··· Document segment
Evidence against a genuine circumstantial barrier: If her case is that she gave up her career for the marriage — relocated, had children, became a homemaker — you need evidence that this is an exaggerated or false account. When did she actually stop working? Was it before or after the marriage broke down? Who initiated the arrangement? Is there documentation showing she voluntarily chose to stop, rather than being required to by the circumstances of the marriage?

A realistic notional income assessment: Engage a specialist in your consultation to assess what your wife could realistically earn given her specific qualifications, the current job market in Delhi or the city where she resides, her years of experience, and any gap in practice. This can be placed before the court as evidence of her earning capacity for the notional income calculation.

6. This Applies to Maintenance

Under Multiple Provisions

The qualified-wife maintenance question arises under different legal provisions depending on your specific case:

Section 24 HMA (Interim Maintenance during divorce proceedings): This is what the Dr Garima Dubey ruling (Allahabad HC, May 2026) directly addressed. A qualified wife who is able to sustain herself does not satisfy the “inability to maintain herself” requirement of Section 24. The argument applies here with full force.

Section 125/144 BNSS (General maintenance): The same “sufficient reason” and “inability to maintain” tests apply. A wife who is capable of earning but refuses to work without reason falls into the Section 144(5) disqualification territory — she is “without sufficient reason refusing to live with her husband” and “without sufficient reason refusing to earn.” Courts apply similar scrutiny.
······
··· Dataset entries
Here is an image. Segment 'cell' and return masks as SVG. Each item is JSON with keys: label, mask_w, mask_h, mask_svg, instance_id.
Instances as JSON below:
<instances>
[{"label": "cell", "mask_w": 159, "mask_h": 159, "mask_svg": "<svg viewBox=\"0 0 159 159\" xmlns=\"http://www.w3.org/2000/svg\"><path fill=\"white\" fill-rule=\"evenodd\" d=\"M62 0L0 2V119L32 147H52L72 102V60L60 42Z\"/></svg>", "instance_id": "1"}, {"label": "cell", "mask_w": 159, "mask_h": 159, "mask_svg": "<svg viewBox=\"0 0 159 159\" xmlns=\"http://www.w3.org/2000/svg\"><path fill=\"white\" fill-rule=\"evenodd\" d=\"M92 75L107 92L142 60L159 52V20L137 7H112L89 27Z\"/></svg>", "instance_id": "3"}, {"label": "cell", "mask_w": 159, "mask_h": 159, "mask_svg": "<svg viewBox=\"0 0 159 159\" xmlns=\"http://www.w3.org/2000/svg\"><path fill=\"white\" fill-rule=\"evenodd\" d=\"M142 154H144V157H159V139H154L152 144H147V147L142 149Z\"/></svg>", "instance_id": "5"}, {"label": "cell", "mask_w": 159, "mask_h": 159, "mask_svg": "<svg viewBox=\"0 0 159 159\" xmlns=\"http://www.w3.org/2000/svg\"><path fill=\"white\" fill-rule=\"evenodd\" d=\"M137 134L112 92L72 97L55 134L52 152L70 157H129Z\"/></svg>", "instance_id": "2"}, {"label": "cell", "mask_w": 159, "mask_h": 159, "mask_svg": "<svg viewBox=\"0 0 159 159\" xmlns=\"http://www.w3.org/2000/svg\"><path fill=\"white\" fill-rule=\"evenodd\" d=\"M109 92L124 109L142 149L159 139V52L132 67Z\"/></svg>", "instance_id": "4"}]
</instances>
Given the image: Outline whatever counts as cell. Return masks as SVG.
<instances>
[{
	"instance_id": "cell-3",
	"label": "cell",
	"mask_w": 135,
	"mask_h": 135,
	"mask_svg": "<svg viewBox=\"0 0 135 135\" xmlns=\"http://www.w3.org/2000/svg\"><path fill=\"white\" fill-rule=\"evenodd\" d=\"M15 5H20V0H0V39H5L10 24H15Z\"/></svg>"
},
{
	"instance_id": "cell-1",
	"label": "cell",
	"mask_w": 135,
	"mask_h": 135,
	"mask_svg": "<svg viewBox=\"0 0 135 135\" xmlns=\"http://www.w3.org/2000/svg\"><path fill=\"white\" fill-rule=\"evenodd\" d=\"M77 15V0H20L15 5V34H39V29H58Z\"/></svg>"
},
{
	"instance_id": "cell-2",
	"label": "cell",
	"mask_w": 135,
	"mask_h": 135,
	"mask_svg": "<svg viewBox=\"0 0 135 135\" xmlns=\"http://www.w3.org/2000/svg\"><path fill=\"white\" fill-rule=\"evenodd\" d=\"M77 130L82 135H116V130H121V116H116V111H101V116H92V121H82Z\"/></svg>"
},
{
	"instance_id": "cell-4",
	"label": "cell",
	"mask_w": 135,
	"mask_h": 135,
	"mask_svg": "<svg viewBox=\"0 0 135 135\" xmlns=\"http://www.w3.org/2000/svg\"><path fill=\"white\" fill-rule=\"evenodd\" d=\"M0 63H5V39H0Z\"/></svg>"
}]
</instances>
······
The task:
Answer these questions from the text on maintenance claims by qualified wives:
1. Which court issued the Dr Garima Dubey ruling, and in what month and year?
2. What should a specialist assess for the notional income calculation?
3. Which two tests does the text say apply under Section 125/144 BNSS?

Exercise response:
1. The Allahabad HC, in May 2026.
2. What the wife could realistically earn, given her specific qualifications, the current job market where she lives, her years of experience and any gap in practice.
3. The "sufficient reason" test and the "inability to maintain" test.